The lead-based paint is peeling, the planters are dead, and some of the wood on the 1887 building is rotting.
“It needs a little bit of tender loving care,” he said. We want to strip, sand and repaint it (in its original beige with blue trim) and bring it back to its old glory.”
The three-story building is located at the key intersection of Fifth and J, near the south end of the Gaslamp Quarter near the San Diego Convention Center and west several blocks from Petco Park and burgeoning East Village.
“I think we’re going to start to see some more retail come into the market,” Parekh said. “It’s similar to the Third Street Promenade in Santa Monica, where primarily it’s been a restaurant and entertainment district and now has become a little more balanced in retail.”
Cushman & Wakefield retail broker Michael Burton, said he hopes to find a flagship retailer to spark more shop openings on Gaslamp’s main north-south spine.
“We just kind of need that domino — that one big deal that gets all the rest of the guys back onto the street,” Burton said.
CoStar Group lists nine tenants led by San Diego Trading Company at the key corner location. The upper office floors, where hotel guests and low-rent residents once lived, have been operated by Grand Pacific Executive Suites.
“We’ve seen the market really wanting great creative office space, more open floor plans,” Parekh said. “The interior will be renovated to have the spaces be more wide open, less enclosed.
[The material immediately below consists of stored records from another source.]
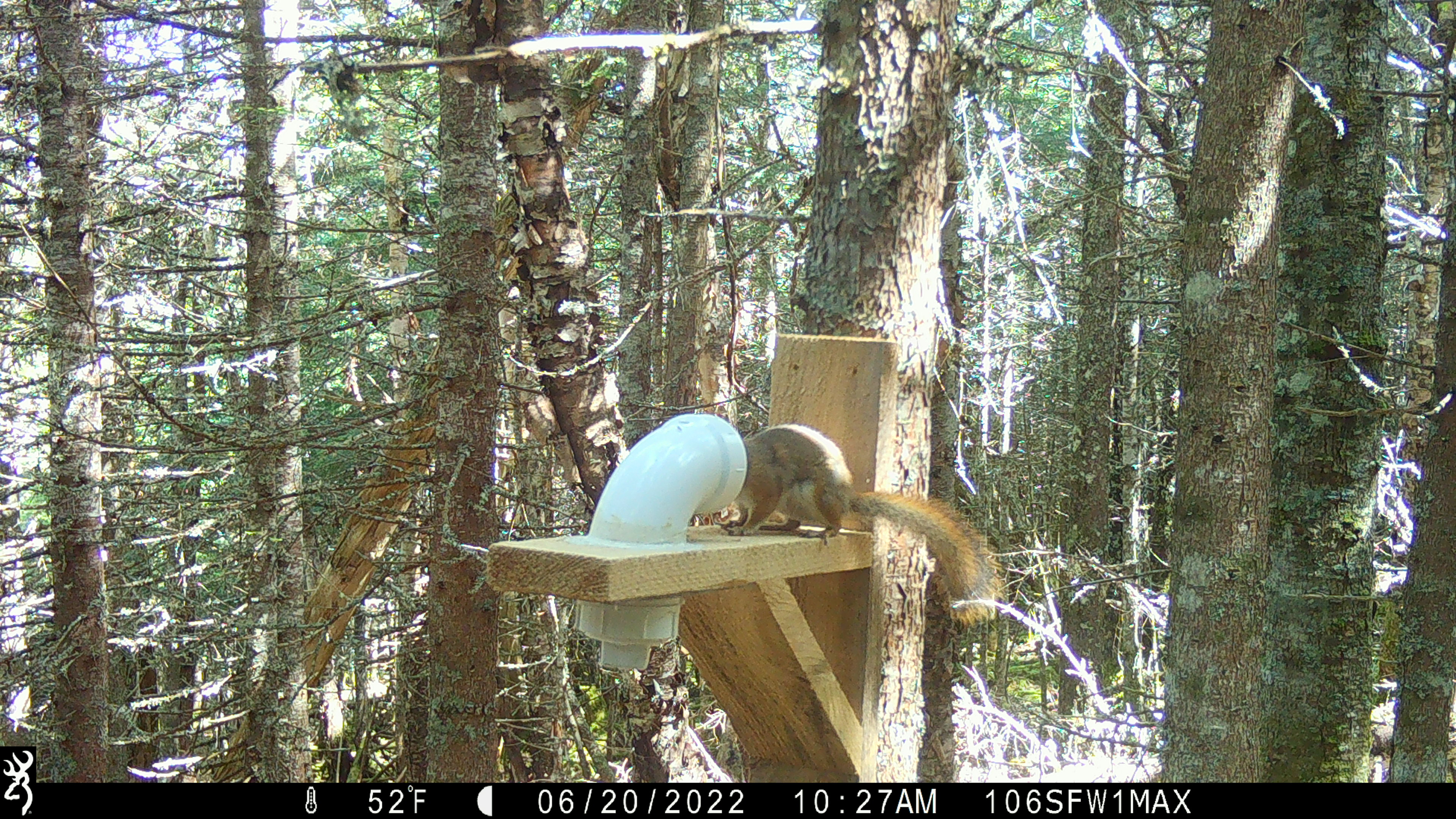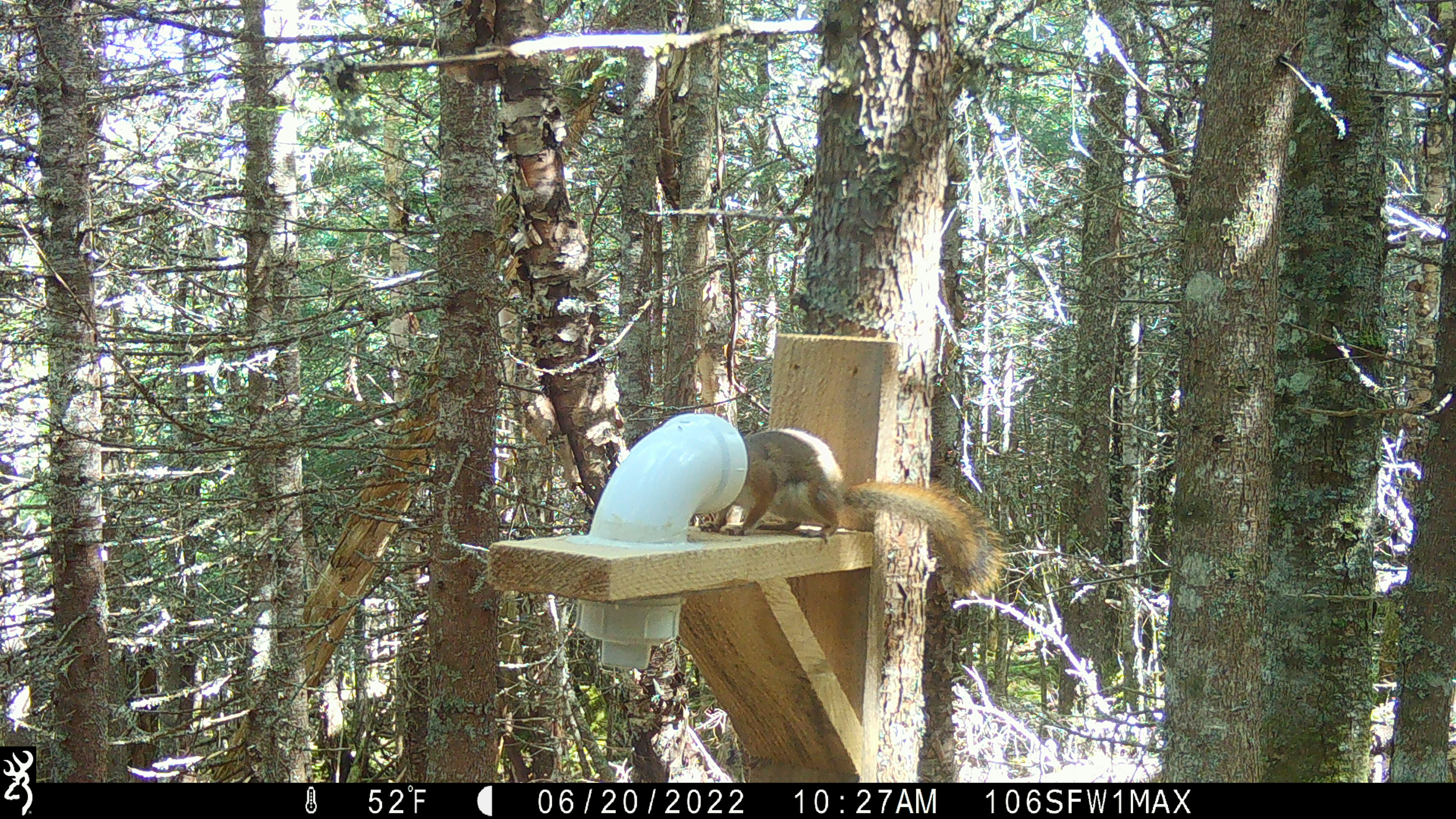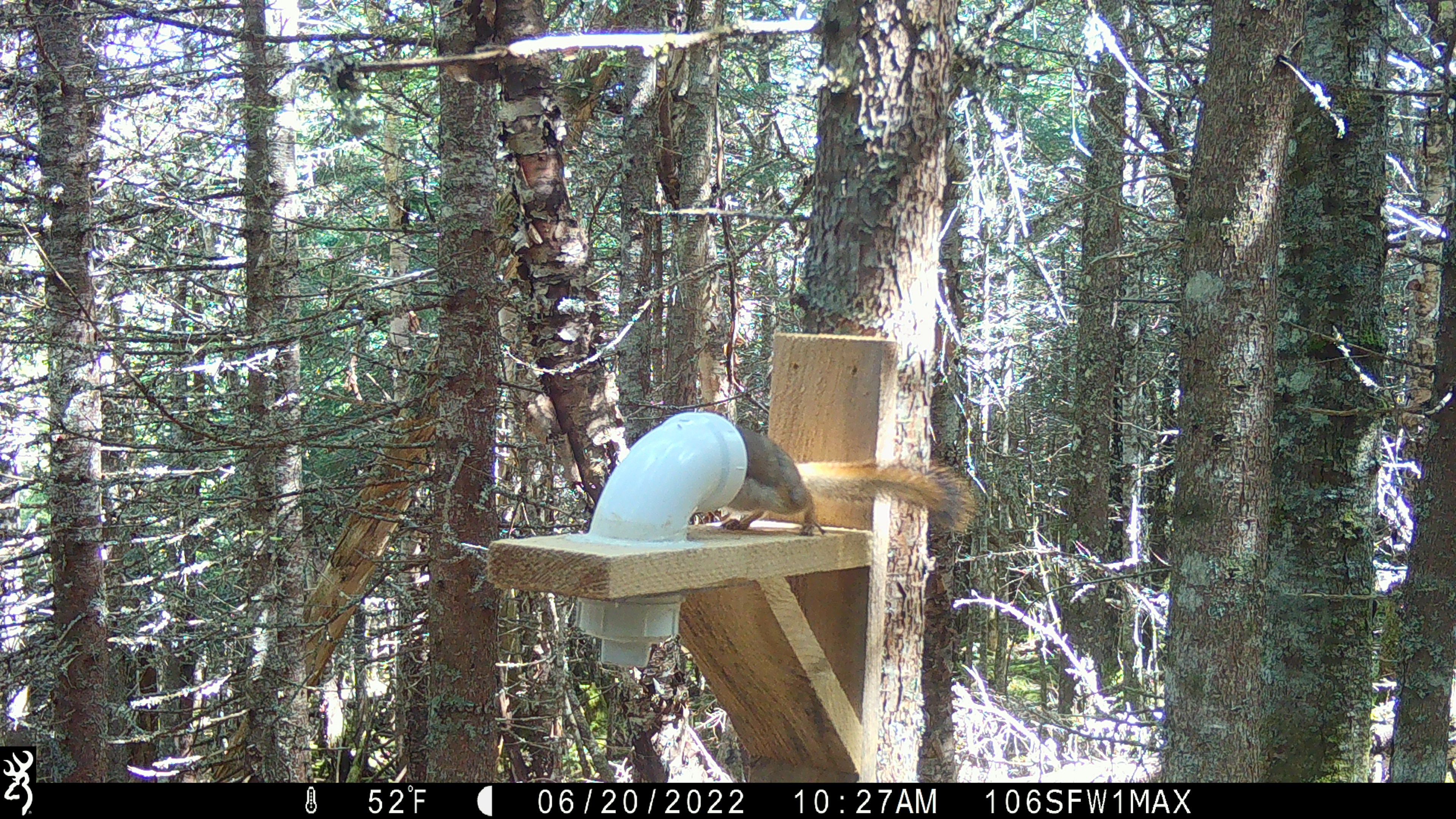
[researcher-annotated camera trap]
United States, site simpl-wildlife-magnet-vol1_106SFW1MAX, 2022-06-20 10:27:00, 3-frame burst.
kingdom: Animalia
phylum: Chordata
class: Mammalia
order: Rodentia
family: Sciuridae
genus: Tamiasciurus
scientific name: Tamiasciurus hudsonicus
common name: red squirrel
That’s the trend downtown in office in general.”
HP Investors owns numerous properties in the area, including the Gaslamp Square parking and retail spaces to the south and Sofia Hotel on West Broadway.
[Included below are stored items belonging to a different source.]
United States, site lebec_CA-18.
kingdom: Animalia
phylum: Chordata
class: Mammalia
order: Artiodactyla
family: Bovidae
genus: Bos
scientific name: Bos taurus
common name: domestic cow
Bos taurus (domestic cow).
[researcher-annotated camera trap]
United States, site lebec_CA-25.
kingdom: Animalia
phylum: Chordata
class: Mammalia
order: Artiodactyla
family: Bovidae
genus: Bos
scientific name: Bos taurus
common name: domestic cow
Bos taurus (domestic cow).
Built during San Diego’s railroad-inspired real estate boom of the 1880s, the Grand Pacific was a project of attorney Frank Jennings and physician George Crippen. The G.C. Clements & Co. architectural firm fashioned it in the popular Victorian Italianate style with galvanized iron cornices, decorative balconies and columns.
The Helping Hand missionary group took over the property between 1901 and 1920 and opened a restaurant. A new organization, Open Door, was founded to help poor women and destitute families and later went on to become Children’s Hospital of San Diego, according to a Gaslamp history by Susan Bugbee and Kathleen Flanigan.
In 1975 Shirley J. Bernard and her daughter moved in and began renovating the building, one space at a time. She received an Orchid award for her restoration work in the annual Orchids & Onions architectural contest before selling the property in 1980.
Michael Trimble, executive director of the Gaslamp Quarter Association business group, said the area around the Grand Pacific needs “activation” by new shops to meet coming demand expected from the upscale Pendry Hotel, due to open across the street this year.